(Items from a dataset)
*****

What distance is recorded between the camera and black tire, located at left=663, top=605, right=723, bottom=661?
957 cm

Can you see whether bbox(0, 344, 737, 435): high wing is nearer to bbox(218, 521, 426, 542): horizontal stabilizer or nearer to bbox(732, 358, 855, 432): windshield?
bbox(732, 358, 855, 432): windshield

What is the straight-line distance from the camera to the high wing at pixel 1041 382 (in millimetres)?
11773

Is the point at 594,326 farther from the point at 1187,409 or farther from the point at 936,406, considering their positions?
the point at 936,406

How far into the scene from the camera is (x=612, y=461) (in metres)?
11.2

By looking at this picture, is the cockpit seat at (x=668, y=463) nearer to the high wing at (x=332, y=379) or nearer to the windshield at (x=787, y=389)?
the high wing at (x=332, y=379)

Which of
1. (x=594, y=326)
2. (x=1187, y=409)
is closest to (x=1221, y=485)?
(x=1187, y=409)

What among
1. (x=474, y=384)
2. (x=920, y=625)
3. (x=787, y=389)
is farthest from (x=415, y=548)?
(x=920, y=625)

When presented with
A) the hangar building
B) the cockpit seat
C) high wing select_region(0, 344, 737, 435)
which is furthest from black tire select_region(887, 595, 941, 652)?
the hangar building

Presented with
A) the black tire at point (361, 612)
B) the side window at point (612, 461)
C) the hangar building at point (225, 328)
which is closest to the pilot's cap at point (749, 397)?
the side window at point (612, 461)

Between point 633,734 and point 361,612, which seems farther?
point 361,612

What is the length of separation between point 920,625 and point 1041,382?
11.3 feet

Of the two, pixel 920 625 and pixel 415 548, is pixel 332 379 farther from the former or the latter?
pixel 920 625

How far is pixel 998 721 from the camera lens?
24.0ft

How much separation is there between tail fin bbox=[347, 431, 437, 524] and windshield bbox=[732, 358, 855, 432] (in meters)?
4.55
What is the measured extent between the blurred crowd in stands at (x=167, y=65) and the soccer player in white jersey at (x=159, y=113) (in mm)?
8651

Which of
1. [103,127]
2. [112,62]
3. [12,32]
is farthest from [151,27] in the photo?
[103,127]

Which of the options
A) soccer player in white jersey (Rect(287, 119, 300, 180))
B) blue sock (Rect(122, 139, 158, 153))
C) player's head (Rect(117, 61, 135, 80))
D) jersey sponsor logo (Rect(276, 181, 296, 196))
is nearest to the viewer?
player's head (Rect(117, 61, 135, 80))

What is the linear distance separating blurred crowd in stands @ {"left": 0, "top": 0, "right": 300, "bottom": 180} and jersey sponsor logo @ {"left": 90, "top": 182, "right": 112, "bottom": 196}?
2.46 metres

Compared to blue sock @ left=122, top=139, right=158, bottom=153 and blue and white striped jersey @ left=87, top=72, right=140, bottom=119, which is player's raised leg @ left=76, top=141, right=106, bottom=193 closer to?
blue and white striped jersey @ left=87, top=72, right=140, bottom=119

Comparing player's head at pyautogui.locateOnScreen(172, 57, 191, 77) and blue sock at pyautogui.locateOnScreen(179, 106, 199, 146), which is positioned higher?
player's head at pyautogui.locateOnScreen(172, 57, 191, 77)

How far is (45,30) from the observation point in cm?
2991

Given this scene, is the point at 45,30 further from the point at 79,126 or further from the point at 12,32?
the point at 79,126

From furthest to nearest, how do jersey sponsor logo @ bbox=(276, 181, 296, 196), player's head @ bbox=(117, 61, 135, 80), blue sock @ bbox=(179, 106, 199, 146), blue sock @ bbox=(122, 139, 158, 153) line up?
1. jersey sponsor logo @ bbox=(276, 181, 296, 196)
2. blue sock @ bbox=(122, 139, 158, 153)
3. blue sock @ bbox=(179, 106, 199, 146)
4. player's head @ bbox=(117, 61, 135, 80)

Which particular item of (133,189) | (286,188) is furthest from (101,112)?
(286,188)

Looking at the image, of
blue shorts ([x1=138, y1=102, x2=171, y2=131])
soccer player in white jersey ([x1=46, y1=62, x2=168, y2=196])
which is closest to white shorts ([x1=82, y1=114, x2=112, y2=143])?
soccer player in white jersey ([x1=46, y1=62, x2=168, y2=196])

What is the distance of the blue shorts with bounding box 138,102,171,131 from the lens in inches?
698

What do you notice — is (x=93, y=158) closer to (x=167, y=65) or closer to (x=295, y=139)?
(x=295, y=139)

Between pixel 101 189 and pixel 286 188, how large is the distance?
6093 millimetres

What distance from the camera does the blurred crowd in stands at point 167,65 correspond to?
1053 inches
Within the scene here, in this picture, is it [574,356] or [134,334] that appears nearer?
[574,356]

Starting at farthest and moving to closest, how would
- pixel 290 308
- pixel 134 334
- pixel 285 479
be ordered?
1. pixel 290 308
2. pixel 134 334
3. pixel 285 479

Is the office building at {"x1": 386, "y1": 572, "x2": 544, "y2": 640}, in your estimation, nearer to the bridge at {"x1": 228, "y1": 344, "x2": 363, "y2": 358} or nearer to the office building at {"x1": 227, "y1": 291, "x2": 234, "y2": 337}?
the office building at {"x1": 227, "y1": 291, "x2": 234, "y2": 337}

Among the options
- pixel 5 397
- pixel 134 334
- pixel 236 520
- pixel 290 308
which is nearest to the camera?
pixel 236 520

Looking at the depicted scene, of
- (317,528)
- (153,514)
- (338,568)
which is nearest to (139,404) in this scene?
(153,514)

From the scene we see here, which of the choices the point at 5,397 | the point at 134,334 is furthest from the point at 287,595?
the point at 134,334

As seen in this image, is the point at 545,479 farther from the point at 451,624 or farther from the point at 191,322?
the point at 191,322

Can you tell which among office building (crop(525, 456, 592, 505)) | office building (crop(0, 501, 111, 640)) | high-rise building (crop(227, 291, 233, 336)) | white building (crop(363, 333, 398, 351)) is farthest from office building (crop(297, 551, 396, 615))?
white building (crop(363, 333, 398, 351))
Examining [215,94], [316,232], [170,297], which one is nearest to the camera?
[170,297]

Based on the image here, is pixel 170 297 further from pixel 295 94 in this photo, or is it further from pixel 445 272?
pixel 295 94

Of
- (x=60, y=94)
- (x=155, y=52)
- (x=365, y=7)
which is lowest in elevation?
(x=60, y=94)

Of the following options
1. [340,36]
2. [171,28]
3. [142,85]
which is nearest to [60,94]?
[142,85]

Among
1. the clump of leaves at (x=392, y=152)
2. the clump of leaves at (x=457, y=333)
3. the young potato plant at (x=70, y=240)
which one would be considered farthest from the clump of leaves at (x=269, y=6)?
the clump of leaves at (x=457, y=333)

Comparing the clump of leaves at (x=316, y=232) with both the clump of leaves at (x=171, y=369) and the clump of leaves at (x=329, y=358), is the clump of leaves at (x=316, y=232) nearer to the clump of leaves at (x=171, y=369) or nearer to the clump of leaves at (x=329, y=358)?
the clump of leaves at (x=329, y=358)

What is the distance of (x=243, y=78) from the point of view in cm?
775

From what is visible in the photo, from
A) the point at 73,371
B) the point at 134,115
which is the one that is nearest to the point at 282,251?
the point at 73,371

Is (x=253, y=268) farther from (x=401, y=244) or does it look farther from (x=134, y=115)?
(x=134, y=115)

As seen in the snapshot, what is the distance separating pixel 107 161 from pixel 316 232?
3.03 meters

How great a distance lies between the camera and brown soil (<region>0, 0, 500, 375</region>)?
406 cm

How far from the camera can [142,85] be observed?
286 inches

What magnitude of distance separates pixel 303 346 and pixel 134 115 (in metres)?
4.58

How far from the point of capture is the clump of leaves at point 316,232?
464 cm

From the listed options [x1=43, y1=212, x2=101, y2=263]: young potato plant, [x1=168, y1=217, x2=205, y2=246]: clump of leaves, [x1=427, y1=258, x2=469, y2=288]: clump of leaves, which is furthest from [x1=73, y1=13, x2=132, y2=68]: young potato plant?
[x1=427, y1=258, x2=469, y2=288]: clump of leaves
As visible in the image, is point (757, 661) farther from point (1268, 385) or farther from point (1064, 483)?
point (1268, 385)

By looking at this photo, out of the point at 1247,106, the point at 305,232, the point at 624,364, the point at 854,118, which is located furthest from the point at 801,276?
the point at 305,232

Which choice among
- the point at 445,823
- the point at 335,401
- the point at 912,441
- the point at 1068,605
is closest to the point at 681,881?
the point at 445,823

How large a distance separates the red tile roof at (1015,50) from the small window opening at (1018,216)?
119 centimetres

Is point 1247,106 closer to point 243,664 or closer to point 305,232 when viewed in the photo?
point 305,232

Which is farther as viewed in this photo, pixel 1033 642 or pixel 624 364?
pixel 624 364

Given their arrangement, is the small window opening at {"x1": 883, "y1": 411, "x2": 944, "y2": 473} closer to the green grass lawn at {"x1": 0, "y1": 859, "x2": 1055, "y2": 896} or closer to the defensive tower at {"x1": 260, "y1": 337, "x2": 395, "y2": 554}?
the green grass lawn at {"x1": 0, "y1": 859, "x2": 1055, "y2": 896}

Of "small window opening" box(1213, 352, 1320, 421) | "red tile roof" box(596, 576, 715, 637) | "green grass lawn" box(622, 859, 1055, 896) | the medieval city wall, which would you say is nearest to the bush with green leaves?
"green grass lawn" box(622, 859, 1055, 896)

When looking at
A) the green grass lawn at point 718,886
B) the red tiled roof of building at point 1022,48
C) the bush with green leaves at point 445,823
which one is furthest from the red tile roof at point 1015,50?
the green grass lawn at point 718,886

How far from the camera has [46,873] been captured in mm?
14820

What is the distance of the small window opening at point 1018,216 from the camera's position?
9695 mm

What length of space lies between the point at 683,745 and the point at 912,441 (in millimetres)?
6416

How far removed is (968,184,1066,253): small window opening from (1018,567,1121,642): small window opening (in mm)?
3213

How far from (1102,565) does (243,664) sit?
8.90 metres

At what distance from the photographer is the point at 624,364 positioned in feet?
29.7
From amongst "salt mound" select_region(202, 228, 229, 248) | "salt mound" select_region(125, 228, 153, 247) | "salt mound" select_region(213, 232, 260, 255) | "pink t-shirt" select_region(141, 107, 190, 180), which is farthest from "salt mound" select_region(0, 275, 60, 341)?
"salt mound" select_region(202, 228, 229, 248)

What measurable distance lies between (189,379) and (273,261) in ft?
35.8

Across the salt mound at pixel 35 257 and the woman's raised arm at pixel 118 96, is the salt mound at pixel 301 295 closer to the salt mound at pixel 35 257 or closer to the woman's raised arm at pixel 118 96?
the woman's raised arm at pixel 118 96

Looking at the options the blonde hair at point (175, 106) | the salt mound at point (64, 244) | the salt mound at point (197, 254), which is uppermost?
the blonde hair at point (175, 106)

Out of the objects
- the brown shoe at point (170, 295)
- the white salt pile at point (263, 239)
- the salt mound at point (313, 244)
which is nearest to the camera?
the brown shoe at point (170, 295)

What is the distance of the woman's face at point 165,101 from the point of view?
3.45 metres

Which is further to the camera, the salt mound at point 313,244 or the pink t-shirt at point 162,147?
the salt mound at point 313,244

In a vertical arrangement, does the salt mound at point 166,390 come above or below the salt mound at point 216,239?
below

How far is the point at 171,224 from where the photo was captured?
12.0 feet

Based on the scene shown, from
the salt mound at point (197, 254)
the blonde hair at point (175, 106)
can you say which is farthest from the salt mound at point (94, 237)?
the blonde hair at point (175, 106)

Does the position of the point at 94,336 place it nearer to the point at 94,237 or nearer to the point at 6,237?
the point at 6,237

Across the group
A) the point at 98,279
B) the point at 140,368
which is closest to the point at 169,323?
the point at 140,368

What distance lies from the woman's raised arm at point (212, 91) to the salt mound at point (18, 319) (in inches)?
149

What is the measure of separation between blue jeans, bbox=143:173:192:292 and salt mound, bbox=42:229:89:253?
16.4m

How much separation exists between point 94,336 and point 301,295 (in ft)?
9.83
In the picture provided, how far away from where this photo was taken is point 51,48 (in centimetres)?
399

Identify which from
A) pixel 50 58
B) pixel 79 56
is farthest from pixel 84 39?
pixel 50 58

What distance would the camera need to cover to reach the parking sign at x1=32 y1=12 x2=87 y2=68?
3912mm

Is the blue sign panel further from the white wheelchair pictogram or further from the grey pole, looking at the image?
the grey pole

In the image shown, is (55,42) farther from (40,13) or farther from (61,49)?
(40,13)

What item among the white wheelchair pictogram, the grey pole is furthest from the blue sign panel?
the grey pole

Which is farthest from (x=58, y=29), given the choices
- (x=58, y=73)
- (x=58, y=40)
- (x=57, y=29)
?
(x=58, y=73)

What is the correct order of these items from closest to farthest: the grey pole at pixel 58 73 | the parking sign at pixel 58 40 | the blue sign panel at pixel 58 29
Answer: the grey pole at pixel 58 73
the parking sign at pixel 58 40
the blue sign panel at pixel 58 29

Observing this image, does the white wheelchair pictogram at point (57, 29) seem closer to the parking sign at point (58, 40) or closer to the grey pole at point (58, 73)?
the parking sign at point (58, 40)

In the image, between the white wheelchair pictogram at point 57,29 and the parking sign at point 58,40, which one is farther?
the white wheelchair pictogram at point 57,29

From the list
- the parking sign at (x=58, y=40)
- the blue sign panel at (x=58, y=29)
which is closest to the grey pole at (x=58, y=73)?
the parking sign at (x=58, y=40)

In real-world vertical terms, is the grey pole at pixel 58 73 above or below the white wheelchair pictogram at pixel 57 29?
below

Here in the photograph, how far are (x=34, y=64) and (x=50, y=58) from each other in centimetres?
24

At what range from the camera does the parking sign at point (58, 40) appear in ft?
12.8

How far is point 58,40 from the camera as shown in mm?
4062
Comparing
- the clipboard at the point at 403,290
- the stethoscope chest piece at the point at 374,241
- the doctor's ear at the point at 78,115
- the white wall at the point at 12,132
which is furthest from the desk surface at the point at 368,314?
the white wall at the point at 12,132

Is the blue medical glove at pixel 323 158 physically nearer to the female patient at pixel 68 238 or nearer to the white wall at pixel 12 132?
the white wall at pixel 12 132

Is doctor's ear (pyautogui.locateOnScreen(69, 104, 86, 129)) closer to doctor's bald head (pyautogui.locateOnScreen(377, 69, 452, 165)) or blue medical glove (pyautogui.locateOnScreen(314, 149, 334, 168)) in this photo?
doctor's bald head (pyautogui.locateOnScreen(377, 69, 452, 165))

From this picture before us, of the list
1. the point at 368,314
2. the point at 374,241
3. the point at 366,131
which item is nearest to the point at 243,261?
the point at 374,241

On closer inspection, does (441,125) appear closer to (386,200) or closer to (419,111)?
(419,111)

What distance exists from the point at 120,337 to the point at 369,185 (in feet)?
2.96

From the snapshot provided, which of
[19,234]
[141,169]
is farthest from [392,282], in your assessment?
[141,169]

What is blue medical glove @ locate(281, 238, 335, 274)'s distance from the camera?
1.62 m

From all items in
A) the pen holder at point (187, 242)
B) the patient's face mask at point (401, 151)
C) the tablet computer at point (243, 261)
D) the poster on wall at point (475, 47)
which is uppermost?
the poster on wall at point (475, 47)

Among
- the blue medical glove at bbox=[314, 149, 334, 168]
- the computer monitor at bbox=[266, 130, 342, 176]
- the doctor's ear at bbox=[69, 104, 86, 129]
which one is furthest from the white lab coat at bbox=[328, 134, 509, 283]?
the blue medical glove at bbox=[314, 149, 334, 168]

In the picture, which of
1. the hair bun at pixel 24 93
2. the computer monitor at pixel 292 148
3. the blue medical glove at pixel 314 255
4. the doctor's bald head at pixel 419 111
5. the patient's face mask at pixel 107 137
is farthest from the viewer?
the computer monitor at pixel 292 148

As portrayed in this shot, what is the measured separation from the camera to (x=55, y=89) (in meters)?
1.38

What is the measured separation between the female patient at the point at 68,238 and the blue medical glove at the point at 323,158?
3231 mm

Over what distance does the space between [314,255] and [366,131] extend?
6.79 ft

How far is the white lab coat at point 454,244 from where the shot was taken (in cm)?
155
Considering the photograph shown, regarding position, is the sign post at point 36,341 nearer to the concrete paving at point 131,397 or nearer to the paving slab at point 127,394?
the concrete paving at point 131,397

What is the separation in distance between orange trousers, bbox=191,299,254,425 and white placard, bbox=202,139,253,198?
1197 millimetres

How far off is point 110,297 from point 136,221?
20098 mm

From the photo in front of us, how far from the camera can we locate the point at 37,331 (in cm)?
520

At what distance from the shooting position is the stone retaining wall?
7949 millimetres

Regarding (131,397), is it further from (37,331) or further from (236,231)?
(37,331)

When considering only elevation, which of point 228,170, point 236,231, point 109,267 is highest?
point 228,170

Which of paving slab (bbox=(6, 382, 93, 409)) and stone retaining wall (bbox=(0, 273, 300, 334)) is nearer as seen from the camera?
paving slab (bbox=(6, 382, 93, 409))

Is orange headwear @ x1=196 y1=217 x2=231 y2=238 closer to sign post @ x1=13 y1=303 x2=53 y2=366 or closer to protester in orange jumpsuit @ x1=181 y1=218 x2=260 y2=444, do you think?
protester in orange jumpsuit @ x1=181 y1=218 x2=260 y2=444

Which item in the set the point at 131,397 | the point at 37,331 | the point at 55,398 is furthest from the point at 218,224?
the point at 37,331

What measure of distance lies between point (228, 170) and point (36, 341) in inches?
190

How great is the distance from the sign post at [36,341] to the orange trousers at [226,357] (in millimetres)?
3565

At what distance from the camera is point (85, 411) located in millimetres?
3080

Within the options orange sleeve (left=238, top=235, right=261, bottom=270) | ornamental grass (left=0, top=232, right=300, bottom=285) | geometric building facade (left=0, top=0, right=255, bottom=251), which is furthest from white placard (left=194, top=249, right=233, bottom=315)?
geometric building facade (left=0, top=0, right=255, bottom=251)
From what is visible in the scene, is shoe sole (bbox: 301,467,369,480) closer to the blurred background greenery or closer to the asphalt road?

*****

> What is expected
Render the lines of the listing from the line with "How far is pixel" up to and including the line with "2.46 metres" as a numbered list, omitting blank lines.

> Written answer
1. How far is pixel 998 721 from the camera lens?
2. 24.0ft
3. How much separation is there between tail fin bbox=[347, 431, 437, 524] and windshield bbox=[732, 358, 855, 432] (in meters)?
4. 4.55
5. What is the measured extent between the blurred crowd in stands at (x=167, y=65) and the soccer player in white jersey at (x=159, y=113) (in mm)?
6. 8651
7. Which of
8. 1. [103,127]
9. 2. [112,62]
10. 3. [12,32]
11. is farthest from [151,27] in the photo?
12. [103,127]
13. Which of the options
14. A) soccer player in white jersey (Rect(287, 119, 300, 180))
15. B) blue sock (Rect(122, 139, 158, 153))
16. C) player's head (Rect(117, 61, 135, 80))
17. D) jersey sponsor logo (Rect(276, 181, 296, 196))
18. is nearest to the viewer?
19. player's head (Rect(117, 61, 135, 80))
20. What is the linear distance separating blurred crowd in stands @ {"left": 0, "top": 0, "right": 300, "bottom": 180} and jersey sponsor logo @ {"left": 90, "top": 182, "right": 112, "bottom": 196}?
21. 2.46 metres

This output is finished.